Looking at the climate footprint of other companies in the same industry helps to identify your own key topics and even compare specific key figures. Learn more about a materiality assessment.

Specific regulations and initiatives help with implementation

The EU’s CSRD (Corporate Sustainability Reporting Directive) sets accounting requirements and gradually obliges more and more companies to measure and disclose their CO2 emissions based on the ESRS (European Sustainability Reporting Standards). 

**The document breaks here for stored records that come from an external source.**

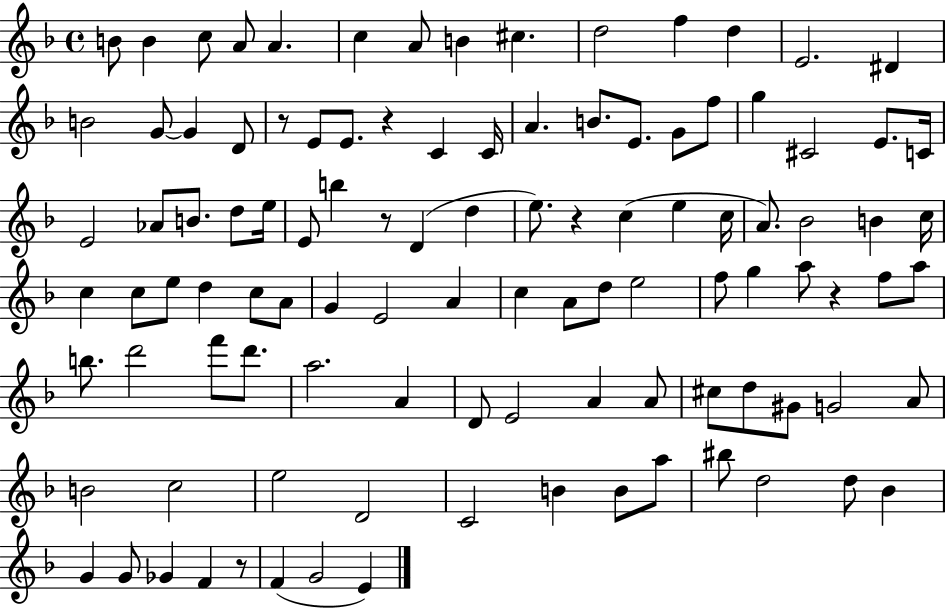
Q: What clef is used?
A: treble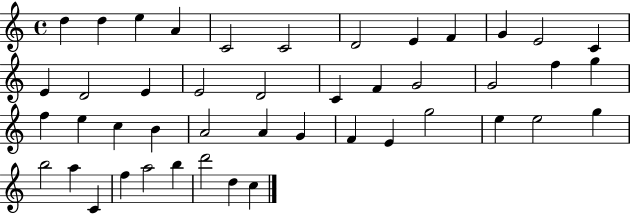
D5/q D5/q E5/q A4/q C4/h C4/h D4/h E4/q F4/q G4/q E4/h C4/q E4/q D4/h E4/q E4/h D4/h C4/q F4/q G4/h G4/h F5/q G5/q F5/q E5/q C5/q B4/q A4/h A4/q G4/q F4/q E4/q G5/h E5/q E5/h G5/q B5/h A5/q C4/q F5/q A5/h B5/q D6/h D5/q C5/q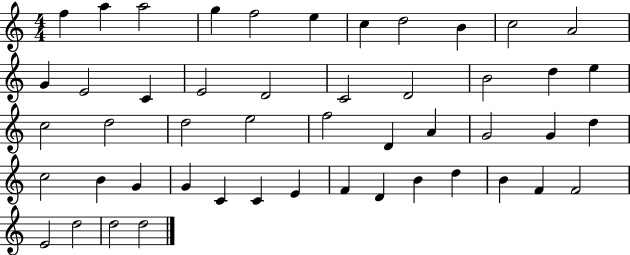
{
  \clef treble
  \numericTimeSignature
  \time 4/4
  \key c \major
  f''4 a''4 a''2 | g''4 f''2 e''4 | c''4 d''2 b'4 | c''2 a'2 | \break g'4 e'2 c'4 | e'2 d'2 | c'2 d'2 | b'2 d''4 e''4 | \break c''2 d''2 | d''2 e''2 | f''2 d'4 a'4 | g'2 g'4 d''4 | \break c''2 b'4 g'4 | g'4 c'4 c'4 e'4 | f'4 d'4 b'4 d''4 | b'4 f'4 f'2 | \break e'2 d''2 | d''2 d''2 | \bar "|."
}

In addition to an increasing variety of digital tools that help with collection, analysis and standards-compliant reporting and ideally offer industry-specific configurations, there are some cross-sector and sector-specific initiatives and guidelines that are helpful:

  1. The GHG Protocol (GHGP)

Even though reading this standard set of rules can be challenging, it is full of step-by-step instructions and checklists for corporate climate protection. It is considered a standard work for the accounting and reporting of greenhouse gas emissions and forms the basis for many other guidelines.

  1. Science Based Targets Initiative (SBTi)

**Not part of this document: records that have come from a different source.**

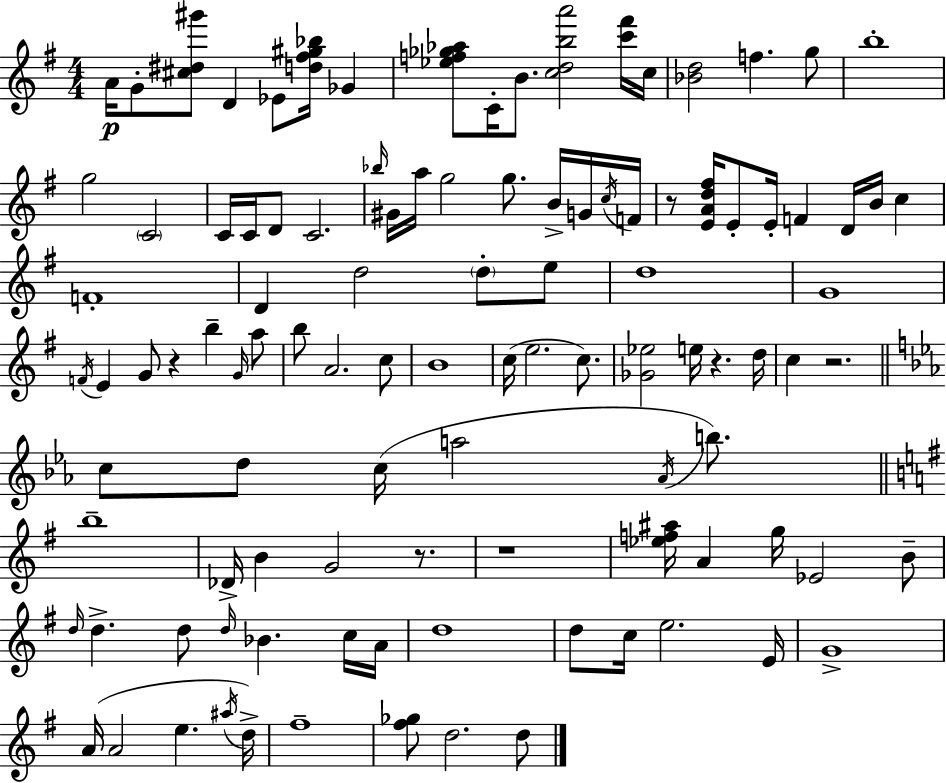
A4/s G4/e [C#5,D#5,G#6]/e D4/q Eb4/e [D5,F#5,G#5,Bb5]/s Gb4/q [Eb5,F5,Gb5,Ab5]/e C4/s B4/e. [C5,D5,B5,A6]/h [C6,F#6]/s C5/s [Bb4,D5]/h F5/q. G5/e B5/w G5/h C4/h C4/s C4/s D4/e C4/h. Bb5/s G#4/s A5/s G5/h G5/e. B4/s G4/s C5/s F4/s R/e [E4,A4,D5,F#5]/s E4/e E4/s F4/q D4/s B4/s C5/q F4/w D4/q D5/h D5/e E5/e D5/w G4/w F4/s E4/q G4/e R/q B5/q G4/s A5/e B5/e A4/h. C5/e B4/w C5/s E5/h. C5/e. [Gb4,Eb5]/h E5/s R/q. D5/s C5/q R/h. C5/e D5/e C5/s A5/h Ab4/s B5/e. B5/w Db4/s B4/q G4/h R/e. R/w [Eb5,F5,A#5]/s A4/q G5/s Eb4/h B4/e D5/s D5/q. D5/e D5/s Bb4/q. C5/s A4/s D5/w D5/e C5/s E5/h. E4/s G4/w A4/s A4/h E5/q. A#5/s D5/s F#5/w [F#5,Gb5]/e D5/h. D5/e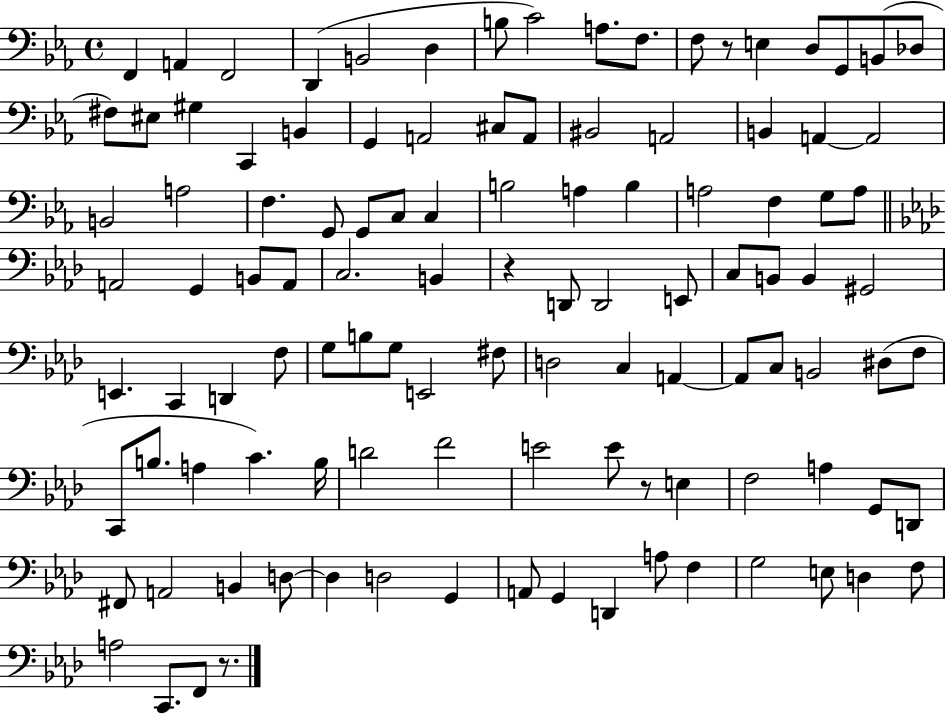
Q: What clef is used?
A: bass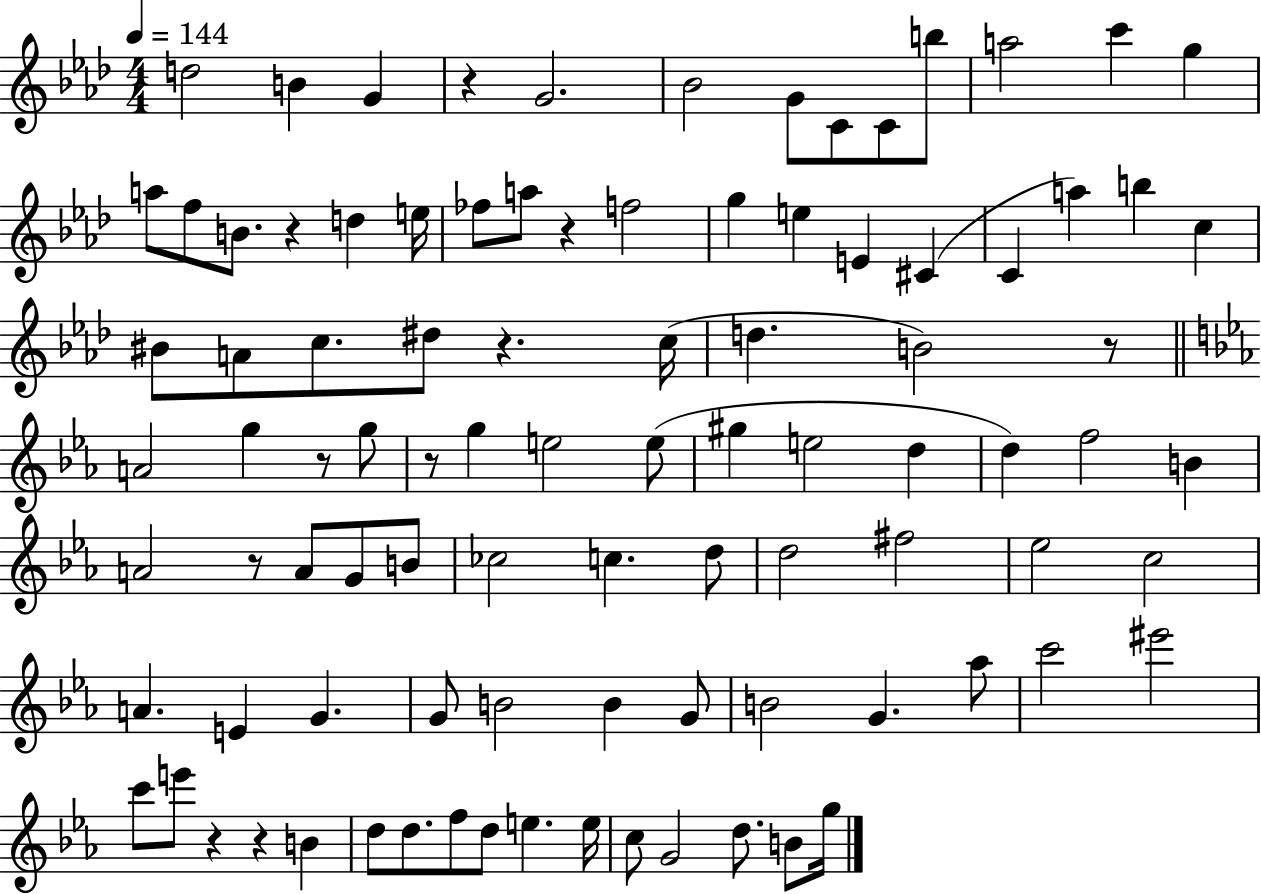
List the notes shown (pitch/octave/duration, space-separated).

D5/h B4/q G4/q R/q G4/h. Bb4/h G4/e C4/e C4/e B5/e A5/h C6/q G5/q A5/e F5/e B4/e. R/q D5/q E5/s FES5/e A5/e R/q F5/h G5/q E5/q E4/q C#4/q C4/q A5/q B5/q C5/q BIS4/e A4/e C5/e. D#5/e R/q. C5/s D5/q. B4/h R/e A4/h G5/q R/e G5/e R/e G5/q E5/h E5/e G#5/q E5/h D5/q D5/q F5/h B4/q A4/h R/e A4/e G4/e B4/e CES5/h C5/q. D5/e D5/h F#5/h Eb5/h C5/h A4/q. E4/q G4/q. G4/e B4/h B4/q G4/e B4/h G4/q. Ab5/e C6/h EIS6/h C6/e E6/e R/q R/q B4/q D5/e D5/e. F5/e D5/e E5/q. E5/s C5/e G4/h D5/e. B4/e G5/s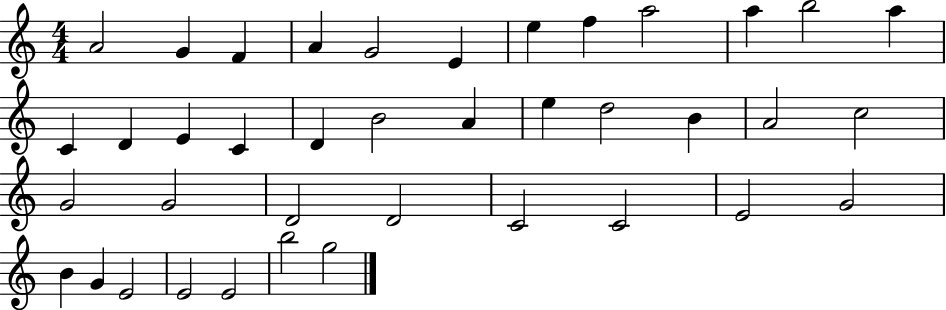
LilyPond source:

{
  \clef treble
  \numericTimeSignature
  \time 4/4
  \key c \major
  a'2 g'4 f'4 | a'4 g'2 e'4 | e''4 f''4 a''2 | a''4 b''2 a''4 | \break c'4 d'4 e'4 c'4 | d'4 b'2 a'4 | e''4 d''2 b'4 | a'2 c''2 | \break g'2 g'2 | d'2 d'2 | c'2 c'2 | e'2 g'2 | \break b'4 g'4 e'2 | e'2 e'2 | b''2 g''2 | \bar "|."
}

The SBTi helps companies set science-based emissions reduction targets that are in line with the Paris Agreement and based on the UN’s Sustainable Development Goals (SDGs). Companies will receive technical support and a range of guidance and tools will be provided to measure and report on impacts. The Net-Zero standard in particular is viewed by experts as ambitious and goal-oriented and is therefore considered best practice for companies.

  1. Pathfinder Framework (PACT)

These guidelines are intended to make more complex regulations such as the GHG Protocol more understandable and accessible. It contains a set of sustainability goals and indicators based on the SDGs and other goals, as well as tools that companies can use to set and track their progress.

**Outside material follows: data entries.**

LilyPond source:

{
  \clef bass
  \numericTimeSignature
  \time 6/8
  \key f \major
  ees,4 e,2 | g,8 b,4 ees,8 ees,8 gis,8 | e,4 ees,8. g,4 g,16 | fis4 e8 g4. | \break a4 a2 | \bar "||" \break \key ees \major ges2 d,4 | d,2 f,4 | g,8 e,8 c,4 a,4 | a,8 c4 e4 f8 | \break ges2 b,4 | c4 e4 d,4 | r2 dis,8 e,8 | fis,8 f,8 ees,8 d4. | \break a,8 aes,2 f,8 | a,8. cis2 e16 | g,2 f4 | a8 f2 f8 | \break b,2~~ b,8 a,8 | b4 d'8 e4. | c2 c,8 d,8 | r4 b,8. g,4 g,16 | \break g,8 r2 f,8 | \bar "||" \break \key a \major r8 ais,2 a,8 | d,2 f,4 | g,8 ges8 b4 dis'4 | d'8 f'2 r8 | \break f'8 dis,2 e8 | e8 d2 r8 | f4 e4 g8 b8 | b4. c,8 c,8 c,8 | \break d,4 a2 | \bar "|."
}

  1. Sector specific initiatives

Sector-specific initiatives such as the EU’s Product Environmental Footprint (PEF) Guidelines, Together for Sustainability (TfS) in the chemical industry or the EN 15804 standard for the construction industry provide further valuable tips on how CO2 emissions are measured, reported and then effective reduction measures initiated can be.

Start today to be prepared for tomorrow

In summary, the direction that companies should now take is clear: roughly understand the climate hotspots of their own business model and then go into specific depth there, using digital tools like Greenly and existing regulations. This usually involves achieving initial successes in the short term in Scope 1 and 2 by switching to renewable energies and, in parallel, concentrating on the more complex emissions along the value chain, i.e., in Scope 3. Depending on the industry, there are different focuses, but the area of purchased goods and services is emerging as a central driver of climate change across all industries. The regulatory authorities are also recognizing this and are increasingly tightening regulations and laws.